Kitty LeFey’s Cosmos: Archetype, A Memorial

One Sunday, I had a particularly lovely visit with Honey.

The next day, I wrote the original version of this blog.

The day after, Honey journeyed through the veil, crossed the rainbow bridge, and passed beyond my sight. Honey is still with me every day. She is forever loved.

In a few days, Tabby’s Place volunteers will gather for our annual memorial honoring the cats we’ve lost in the previous year. We will read the names of Honey, Josie, and many other beloved friends. May we remember that love is never lost, and we are never alone.

* * *

An archetype, in literature, is a recurring idea that has resonated throughout the ages. In Western society, there have always been archetypes that attempt to capture the essence of The Human Experience as we grow and change. In modern times, feminine archetypes have been updated to now include the mother, the maiden, the queen, the huntress, the sage, the mystic, and the lover. Wait, what? Go back a bit. The sage? What about the crone?

Honey once told me that many people are uncomfortable with the image of the aging, greying, stooping, warted, elderly woman. Honey was very, very insistent on this point, as she was with everything in her world, which encompassed the entirety of multiverses. It is very possible that Honey needed a pair of eyeglasses or a better internet browser, because I think she was thinking of hags, and hags aren’t crones, and being a crone, well, it’s a good thing.

Now, being a mere 53 years old and not carrying the weight of Honey’s 16 years, perhaps I am less sage than she was. If you measure us by the amount of squawking we’ve done, Honey was definitely far wiser than I shall ever be. I would suggest that she was and I am becoming archetypal crones, and I mean that in a wonderful, ancient (pun intended) sense.

Cora

Unlike my ongoing transition, Honey’s fur never faded to white. Where it was white, it was always so. Where her fur was butterscotch, it was always so. But we saw differences in how our sweet matron carried her ever-lessening weight. We heard it in how her voice changed register and in changes in how she used it. With all of those changes, Honey remained 1,000% majestic and 10,000% as beautiful as ever.

Honey evolved into a paradigm of the little old lady cat, a crone in her own, well-deserved right. She was wise in the ways of Tabby’s Place. She was wise to the ways of the individuals therein as well as how to control each and every human to get exactly what she wanted.

For Honey, on that Sunday, I thought that she was about to enter her November, both in fact and in metaphor. I wrote that she was well into her autumn and resplendent in her seasonal colors. I warned that mentioning winter would earn a swatted hand.

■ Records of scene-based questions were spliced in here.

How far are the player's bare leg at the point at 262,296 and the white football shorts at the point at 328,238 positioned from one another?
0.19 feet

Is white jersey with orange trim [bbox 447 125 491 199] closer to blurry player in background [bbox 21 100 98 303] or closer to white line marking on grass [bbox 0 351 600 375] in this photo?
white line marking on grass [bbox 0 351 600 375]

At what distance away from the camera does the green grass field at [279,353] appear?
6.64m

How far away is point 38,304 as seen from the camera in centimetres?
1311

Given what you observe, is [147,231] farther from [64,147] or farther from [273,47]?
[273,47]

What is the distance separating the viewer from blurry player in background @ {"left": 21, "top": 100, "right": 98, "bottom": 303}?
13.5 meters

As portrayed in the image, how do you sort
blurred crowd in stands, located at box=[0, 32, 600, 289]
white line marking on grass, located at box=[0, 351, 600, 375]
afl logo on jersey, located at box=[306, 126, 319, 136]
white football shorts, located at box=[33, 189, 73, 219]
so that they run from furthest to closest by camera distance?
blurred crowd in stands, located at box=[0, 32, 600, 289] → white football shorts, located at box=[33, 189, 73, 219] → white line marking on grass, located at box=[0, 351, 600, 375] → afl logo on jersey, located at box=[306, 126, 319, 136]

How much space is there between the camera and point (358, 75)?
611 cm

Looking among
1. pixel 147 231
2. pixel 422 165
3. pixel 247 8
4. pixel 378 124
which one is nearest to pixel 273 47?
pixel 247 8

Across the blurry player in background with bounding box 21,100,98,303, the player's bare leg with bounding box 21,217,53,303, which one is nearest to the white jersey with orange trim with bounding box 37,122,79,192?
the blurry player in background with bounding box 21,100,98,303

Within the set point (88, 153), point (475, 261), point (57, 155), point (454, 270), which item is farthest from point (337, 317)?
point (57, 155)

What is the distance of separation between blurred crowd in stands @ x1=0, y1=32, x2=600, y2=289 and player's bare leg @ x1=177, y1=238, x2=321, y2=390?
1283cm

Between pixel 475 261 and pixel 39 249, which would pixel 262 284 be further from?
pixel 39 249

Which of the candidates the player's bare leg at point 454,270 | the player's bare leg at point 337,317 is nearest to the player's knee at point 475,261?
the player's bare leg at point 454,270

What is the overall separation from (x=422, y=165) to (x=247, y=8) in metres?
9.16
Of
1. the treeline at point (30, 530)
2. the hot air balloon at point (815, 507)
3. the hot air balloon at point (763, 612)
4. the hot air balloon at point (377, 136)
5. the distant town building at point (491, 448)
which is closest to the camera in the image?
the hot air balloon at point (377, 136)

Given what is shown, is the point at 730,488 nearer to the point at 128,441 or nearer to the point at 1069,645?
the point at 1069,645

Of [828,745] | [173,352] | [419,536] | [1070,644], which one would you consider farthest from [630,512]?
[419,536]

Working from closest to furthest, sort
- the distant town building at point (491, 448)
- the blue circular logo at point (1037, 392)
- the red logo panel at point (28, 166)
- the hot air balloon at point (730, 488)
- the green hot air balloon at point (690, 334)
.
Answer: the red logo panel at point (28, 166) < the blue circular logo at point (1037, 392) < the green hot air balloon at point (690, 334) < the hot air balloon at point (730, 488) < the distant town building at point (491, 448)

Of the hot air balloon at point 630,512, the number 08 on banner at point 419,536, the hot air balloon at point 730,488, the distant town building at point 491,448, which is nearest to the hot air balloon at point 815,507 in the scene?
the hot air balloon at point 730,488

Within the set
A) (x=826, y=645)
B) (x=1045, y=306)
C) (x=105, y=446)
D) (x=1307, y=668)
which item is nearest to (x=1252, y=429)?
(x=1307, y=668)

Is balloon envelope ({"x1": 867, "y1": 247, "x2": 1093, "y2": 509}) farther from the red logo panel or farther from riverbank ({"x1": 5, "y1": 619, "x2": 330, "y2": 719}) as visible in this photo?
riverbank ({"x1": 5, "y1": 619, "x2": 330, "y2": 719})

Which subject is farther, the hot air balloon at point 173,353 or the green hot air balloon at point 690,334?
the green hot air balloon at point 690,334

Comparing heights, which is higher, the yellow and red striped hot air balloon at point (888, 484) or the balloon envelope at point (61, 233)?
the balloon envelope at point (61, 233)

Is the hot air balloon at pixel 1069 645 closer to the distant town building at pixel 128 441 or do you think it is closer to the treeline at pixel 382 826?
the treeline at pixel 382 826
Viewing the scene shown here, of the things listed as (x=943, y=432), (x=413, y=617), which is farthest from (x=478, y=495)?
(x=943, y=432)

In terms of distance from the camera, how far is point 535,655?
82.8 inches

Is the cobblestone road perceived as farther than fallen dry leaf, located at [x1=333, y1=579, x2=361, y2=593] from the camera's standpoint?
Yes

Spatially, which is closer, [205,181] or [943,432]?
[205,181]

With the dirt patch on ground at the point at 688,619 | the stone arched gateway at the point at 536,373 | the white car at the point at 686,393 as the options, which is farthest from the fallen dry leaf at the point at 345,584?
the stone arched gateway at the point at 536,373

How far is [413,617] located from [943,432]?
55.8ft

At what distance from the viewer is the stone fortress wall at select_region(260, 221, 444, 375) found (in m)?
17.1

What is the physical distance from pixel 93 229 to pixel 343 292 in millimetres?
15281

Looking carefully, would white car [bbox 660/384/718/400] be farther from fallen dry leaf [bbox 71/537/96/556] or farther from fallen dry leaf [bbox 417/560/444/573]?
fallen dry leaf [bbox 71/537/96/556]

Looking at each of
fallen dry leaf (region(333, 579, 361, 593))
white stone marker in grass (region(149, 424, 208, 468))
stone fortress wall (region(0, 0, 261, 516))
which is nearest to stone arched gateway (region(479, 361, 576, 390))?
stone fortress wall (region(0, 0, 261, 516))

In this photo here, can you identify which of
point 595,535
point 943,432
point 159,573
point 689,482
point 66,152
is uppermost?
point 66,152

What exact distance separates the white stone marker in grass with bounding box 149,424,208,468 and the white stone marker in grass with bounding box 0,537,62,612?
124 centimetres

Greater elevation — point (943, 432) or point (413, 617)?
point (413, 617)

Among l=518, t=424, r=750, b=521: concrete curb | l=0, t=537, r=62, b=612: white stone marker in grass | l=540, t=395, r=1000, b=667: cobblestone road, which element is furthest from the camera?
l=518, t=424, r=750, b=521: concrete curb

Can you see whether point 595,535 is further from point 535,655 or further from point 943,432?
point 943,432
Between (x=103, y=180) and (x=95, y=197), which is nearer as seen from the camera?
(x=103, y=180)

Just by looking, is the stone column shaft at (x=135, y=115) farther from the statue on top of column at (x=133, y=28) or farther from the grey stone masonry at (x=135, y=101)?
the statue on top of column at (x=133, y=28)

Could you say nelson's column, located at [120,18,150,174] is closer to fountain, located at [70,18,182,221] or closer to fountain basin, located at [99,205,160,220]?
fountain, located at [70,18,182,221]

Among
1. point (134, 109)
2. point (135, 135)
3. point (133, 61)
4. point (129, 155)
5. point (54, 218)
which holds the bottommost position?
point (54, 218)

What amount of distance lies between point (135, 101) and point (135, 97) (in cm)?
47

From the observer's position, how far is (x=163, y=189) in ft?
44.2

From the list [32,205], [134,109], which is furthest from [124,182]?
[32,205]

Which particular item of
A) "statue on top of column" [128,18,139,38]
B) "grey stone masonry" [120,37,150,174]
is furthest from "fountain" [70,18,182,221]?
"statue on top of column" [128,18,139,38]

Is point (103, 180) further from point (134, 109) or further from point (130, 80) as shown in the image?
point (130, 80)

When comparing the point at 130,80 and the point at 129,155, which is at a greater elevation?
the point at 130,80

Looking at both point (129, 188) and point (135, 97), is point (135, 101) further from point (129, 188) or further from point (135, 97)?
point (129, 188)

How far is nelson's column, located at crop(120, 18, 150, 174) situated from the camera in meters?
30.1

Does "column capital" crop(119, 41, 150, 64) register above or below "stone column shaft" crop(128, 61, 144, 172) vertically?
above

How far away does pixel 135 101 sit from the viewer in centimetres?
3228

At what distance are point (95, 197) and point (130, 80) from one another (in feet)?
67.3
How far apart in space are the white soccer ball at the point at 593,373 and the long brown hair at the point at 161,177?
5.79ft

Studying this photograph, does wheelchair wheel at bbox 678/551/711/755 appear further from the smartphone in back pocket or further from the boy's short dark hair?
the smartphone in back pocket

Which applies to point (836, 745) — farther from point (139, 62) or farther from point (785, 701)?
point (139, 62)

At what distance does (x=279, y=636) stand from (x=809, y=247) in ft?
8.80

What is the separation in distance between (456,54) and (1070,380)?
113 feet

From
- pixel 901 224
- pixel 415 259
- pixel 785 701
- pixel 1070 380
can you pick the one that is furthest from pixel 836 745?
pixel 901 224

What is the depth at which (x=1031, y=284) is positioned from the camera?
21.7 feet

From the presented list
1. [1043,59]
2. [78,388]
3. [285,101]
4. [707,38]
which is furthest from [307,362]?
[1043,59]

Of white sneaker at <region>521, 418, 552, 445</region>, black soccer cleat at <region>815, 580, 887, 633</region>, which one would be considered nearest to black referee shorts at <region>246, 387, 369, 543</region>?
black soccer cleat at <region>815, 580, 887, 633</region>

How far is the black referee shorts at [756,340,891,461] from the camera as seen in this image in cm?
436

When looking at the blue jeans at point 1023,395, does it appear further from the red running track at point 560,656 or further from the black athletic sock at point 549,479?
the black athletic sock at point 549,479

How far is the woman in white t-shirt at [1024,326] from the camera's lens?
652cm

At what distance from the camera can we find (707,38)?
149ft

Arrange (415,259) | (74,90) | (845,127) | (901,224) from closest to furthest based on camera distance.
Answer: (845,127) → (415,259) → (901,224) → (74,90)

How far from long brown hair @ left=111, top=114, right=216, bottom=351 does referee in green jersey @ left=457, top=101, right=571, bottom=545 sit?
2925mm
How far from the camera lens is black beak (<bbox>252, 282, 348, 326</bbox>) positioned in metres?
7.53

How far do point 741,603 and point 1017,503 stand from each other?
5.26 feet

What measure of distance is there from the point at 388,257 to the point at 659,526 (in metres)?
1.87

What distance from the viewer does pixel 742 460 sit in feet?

Honey was the briskly refreshing breeze. She was also the warm mug of spiced cider that is sharp and sweet at once. Honey didn’t ask. Honey dictated. Honey didn’t request. Honey expected. Honey was fully entitled to those expectations. Her body was not as it once was. She had mere hours before her.

But, Honey was not only magnificent, she was the archetype of magnificence. And, no, she never told me to tell you that. I never got the chance to tell her what I’d written. Had she not been on the cusp of a year that she would not see, I was already sage enough to know how to avoid getting my hand swatted.

And now, with Harriet in the Executive Suite, I am reminded, on the cusp of the annual memorial service, that she and others are bearing the badge of the crone boldly. Cora, in the lobby, sweetly puts herself forward for attention. She is the gentle grandmother who gives hugs and sweets to smooth the edges of life’s harsh lessons. In Suite J, Copycat is loudly insistent that each visitor is the exact person she has been awaiting for all eternity. Bestowing a kiss upon Steven’s head barely stops her chatter or her dance as she reminds us that life remains zesty even when one is 100,000 years old.

As I watch these beautiful cats age with grace, and I too am growing into the crone archetype, I understand why Honey would swat sometimes and purr or squawk at turns. I sympathize when Harriet hides within her cozy cube or smacks the younger Marcia impatiently.

Yet, Cora’s gentleness reminds me of how to softly guide others through challenges. From Copycat, the lessons learned are to sing and dance daily, and everyone is a preferred partner for a waltz.

One day, in our time, many of us will begin to squawk interchangeably with purrs (Perhaps that has already started for some.). One day, the gold of our years will glitter the way Honey’s did. Like Harriet, we will hide in cozy cubes and, perhaps, also become more impatient. We will hug, as Cora does, with sweetness and somberness in balance. Alongside Copycat, we will sing, and we will dance. It shall all become effortless as we waltz toward the December of our own years.

Until then, the crone will remain both aspirational and inspirational, just as Honey, Harriet, Cora, and Copycat can inspire us daily, demonstrating the great heights to which any being can climb. When I grow old, I want to be like them: forever wise, forever bold, and, as each in her own time, forever loved.

1 thought on “Kitty LeFey’s Cosmos: Archetype, A Memorial

  1. Many wonderful cats have come and gone over the years, but the love never dies. It sings in our hearts forever. I love the memorial tradition, naming the forever loved kitties.